We integrated One Identity with our ERP system (Oracle) and also with our security operations center (Splunk). The integration went perfectly. It was an easy connection. We built the connectivity directly through the API. What we found time consuming: the setup and connecting One Identity. E.g., Oracle takes more time than Splunk to connect because Splunk's system is ready to send the security logs to the security operations centers. With Oracle, the integration depends on the business needs and there are a number of different requirements based on those business needs. The enhancement One Identity made is the historical part related to system access control goes through our SOC to this tool.

My team worked on the initial setup. I don't remember any critical escalations related to technicalities during their field deployments. The local system integrator helped us with any deployment challenges. There was zero disruption to privilege users during the deployment, which can be attributed to the work of the project management team. The deployment took about six months using two outsourced resources.

For the consultation services, we went with a well-known, famous system integration company (Exceed Gulf), who is local. They were cooperative, experienced, and professional. They have led many successful deployments in our region. Sometimes, they provide better advice when we are releasing an RFP to the market, e.g., when they got this RFP, they added value by doing a slight amendment to the deployment. This contributed a lot to the success of this project. Their advice comes based on their experience in the deployment for such a solution in our region. I strongly recommend working with Exceed Gulf and the same team that we worked with, as their technical skills were perfect.
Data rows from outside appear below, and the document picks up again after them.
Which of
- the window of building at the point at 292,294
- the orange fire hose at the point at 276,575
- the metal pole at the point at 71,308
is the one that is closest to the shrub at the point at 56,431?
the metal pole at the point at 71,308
We have not yet seen ROI. The benefit that we get from using One Identity is that it reduces operational costs.

We have a yearly license. The cost depends on how much a company wants to invest in technology. In our organization, we believe in modern digitization and automation processes so we found it affordable. One Identity was not that much less than other solutions and it is not a cheap solution. There were number of cheaper solutions. However, it's the most effective, according to our evaluation.

When we started thinking about approaching such a solution, there was an increased need to digitize or have a platform that helped to provided access control functions. There were a number of solutions in the market, like Oracle and Microsoft. One Identity (per our evaluation) was our selected solution. One Identity won when we match these criteria against other solutions in the market:

• Support
• The system integrator
• Strength of the solution
• Complexity of the solution (less complex than other solutions).

Make sure to always get the support. This solution could not be successfully implemented with no support of the HR and procurement system. You will need to mature all of your HR and procurement processes to do the deployment in a secure manner. This is a security solution, not an IT solution. If you want to deploy it as a security requirement, you need to ensure that the HR and procurement processes are correctly in place. You can use it as a technology solution, because not all the technology requires security, but all security requires technology.

We haven't activated the session recordings yet. We have tested it, and while it worked successfully, we didn't apply it fully because of internal technical issues.

All the logs in the system are recorded and sent to our security operations center (SOC) for analysis. In our SOC, we have end user behavior analysis, but do not depend directly on One Identity to provide this. However, I might ask to have a report for the user behavioral analysis going forward.

I can rate the solution as an eight (out of 10).